I would imagine most of the beaches this side of Anglesey have things of interest. If you find yourself passing by might be worth a quick look 😉
Whilst on holiday in Finland last year we visited an Island not far from the centre of Helsinki and found some interesting things to look at…
The linear features here are called striations and have been gouged into this rock. They are caused by the movement of a glacier over the bedrock, through the process of abrasion. Abrasion is a term used to describe when fragments of rock captured by a moving glacier are pressed onto the surface of the underlying rock. As the glacier drags these rock fragments along lines are scraped into the rock. Striations are a common feature of glaciated landscapes and are just one of many features glaciers can produce.
Striations such as these along with other glacial landforms can help us to reconstruct the dynamics of past glaciers, and help us understand more about modern glaciers. The presence of glacial landforms where we no longer have glaciers (such as here in Helsinki) demonstrates how the environment can change over time.
If you find glacial landscapes interesting you may find Rock Paper Glacier! blog to be of interest.
This example near Helskinki really does show us that even in built up areas we can still observe the influence of the forces that shaped the landscape around us!
Before heading off to North Wales last week I went to Trowbarrow quarry in Lancashire for a quick climb and poke about but haven’t had time to post about it.
This disused quarry is a geological SSSI with lots of high quality (and some crap!) climbing on offer. One of the most prominent geological features at Trowbarrow is the near vertical nature of the bedding planes. We can see this on the photo of the main wall where the routes follow cracks along the bedding. Other interesting geological features at Trowbarrow worth seeking out include; faults, folds, fossils and apparent paleo-karst.
The photo of the main wall above is actually one from a few years ago but it hasn’t changed much, except some people say that the entire right hand side of the main wall is rotating causing the cracks to widen? The climbs on the righthand side of the main wall are looking a little ‘unstable’ but I’m sure people can make their own judgements about whether to climb them…
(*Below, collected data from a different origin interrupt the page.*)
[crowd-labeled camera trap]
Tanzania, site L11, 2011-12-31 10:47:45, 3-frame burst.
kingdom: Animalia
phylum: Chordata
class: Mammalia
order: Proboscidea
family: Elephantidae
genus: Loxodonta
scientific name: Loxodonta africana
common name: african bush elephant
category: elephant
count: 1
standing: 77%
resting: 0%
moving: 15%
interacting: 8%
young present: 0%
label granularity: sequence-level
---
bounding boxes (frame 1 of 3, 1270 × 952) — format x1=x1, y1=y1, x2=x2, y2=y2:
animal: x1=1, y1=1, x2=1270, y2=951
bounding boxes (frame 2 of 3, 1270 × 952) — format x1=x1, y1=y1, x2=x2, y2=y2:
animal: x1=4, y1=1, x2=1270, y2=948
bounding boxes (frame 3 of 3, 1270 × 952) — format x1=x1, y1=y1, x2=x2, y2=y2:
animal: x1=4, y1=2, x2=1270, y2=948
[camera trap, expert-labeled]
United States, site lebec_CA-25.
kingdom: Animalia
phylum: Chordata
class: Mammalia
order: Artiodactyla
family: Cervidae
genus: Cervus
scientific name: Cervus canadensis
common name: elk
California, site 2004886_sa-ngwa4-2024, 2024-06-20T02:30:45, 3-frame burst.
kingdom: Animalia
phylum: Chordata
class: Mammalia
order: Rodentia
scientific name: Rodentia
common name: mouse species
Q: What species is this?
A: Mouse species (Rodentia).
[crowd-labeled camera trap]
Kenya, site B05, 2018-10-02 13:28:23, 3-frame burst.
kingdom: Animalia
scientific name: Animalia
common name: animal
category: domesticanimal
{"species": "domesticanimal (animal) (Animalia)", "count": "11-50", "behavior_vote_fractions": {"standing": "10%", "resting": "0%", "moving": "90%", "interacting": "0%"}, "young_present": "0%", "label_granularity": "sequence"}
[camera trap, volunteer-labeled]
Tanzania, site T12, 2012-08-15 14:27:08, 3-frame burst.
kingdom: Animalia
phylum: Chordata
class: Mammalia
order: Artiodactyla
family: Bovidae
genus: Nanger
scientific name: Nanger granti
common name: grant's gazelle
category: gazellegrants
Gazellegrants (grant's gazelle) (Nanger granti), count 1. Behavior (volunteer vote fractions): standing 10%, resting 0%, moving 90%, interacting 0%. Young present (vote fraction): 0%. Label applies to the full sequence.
Like many of the climbs at Trowbarrow Coral Sea (photo above) follows the bedding plane, and as the name would suggest numerous fossils are observable all the way up.
Another feature at Trowbarrow is Fluting. This is a common feature on limestone and is caused by differential weathering and erosion. It can be observed at Trowbarrow at the top of Assagai wall, where it forms the spectacular finish to Assagai (good sling runner in the flutes!).
In terms of the climbing the obvious mid grade classics Jean Jeanie(VS 4c), Coral Sea (VS 4c) and Assagai (HVS 5a) are certainly worth a look. Polish can be a bit of a problem at Trowbarrow (especially on Jean Jeanie!) but generally the climbing is really good quality!